◆ QUOTED PASSAGE

The waiver must be in writing, contain the same information that would have been
required in the notice (except that the time and place of the meeting need not
be stated), be signed by the shareholder, and be delivered to the corporation
for inclusion in the corporate records. A shareholder's attendance at a meeting,
in person or by proxy, waives objection to lack of notice or defective notice,
unless the shareholder at the beginning of the meeting or promptly upon arrival
objects to holding the meeting or transacting business at the meeting.

         SECTION 2.06. FIXING OF RECORD DATE. For the purpose of determining
shareholders of any voting group entitled to notice of or to vote at any
shareholders' meeting, shareholders entitled to demand a special meeting under
Section 2.02 of these bylaws, or shareholders entitled to receive payment of any
distribution or dividend, or in order to make a determination of shareholders
for any other proper purpose, the board of directors may fix a future date as
the record date. The record date shall not be more than 70 days before the date
on which the particular action requiring this determination of shareholders is
to be taken. If no record date is so fixed by the board, the record date shall
be as follows:

         1.   With respect to an annual shareholders' meeting or any special
              shareholders' meeting called by the board or any person
              specifically authorized by the board or these bylaws to call a
              meeting, at the close of business on the day before the first
              notice is delivered to shareholders

         2.   With respect to a special shareholders' meeting demanded by the
              shareholders, on the date the first shareholder signs the demand

         3.   With respect to actions taken in writing without a meeting
              (pursuant to Section 2.13 of these bylaws), on the date the first
              shareholder signs a consent

         4.   With respect to determining shareholders entitled to a share
              dividend, on the date the board authorizes the share dividend

         5.   With respect to determining shareholders entitled to a
              distribution (other than a distribution involving a repurchase or
              reacquisition of shares), on the date the board authorizes the
              distribution

         6.   With respect to any other matter for which such a determination is
              required, as provided by law

When a determination of the shareholders entitled to vote at any shareholders'
meeting has been made as provided in this section, the determination shall apply
to any adjournment of the meeting unless the board of directors fixes a new
record date, which it must do if the meeting is adjourned to a date more than
120 days after the date fixed for the original meeting.

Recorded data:
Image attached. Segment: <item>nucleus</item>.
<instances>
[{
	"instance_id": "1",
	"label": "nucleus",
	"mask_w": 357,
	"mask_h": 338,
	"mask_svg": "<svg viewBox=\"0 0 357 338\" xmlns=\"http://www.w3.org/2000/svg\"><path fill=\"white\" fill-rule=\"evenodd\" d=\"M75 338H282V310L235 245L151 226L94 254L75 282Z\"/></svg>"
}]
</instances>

◆ PROBLEMS
1. Rewrite the paragraph of the bylaws excerpt that begins "When a determination of the shareholders entitled to vote" as a short bulleted list, keeping its main facts.
2. In one to three sentences, state the purposes for which the bylaws excerpt lets the board of directors fix a future date as the record date.

◆ FULL SOLUTIONS
1.
- A determination of shareholders entitled to vote at a shareholders' meeting, made under this section, applies to any adjournment of that meeting.
- The exception is when the board of directors fixes a new record date.
- The board must fix a new record date if the meeting is adjourned to a date more than 120 days after the date fixed for the original meeting.

2. The board may fix a record date to determine which shareholders of any voting group are entitled to notice of or to vote at a shareholders' meeting, which shareholders are entitled to demand a special meeting under Section 2.02, and which shareholders are entitled to receive payment of a distribution or dividend. It may also fix one to determine shareholders for any other proper purpose.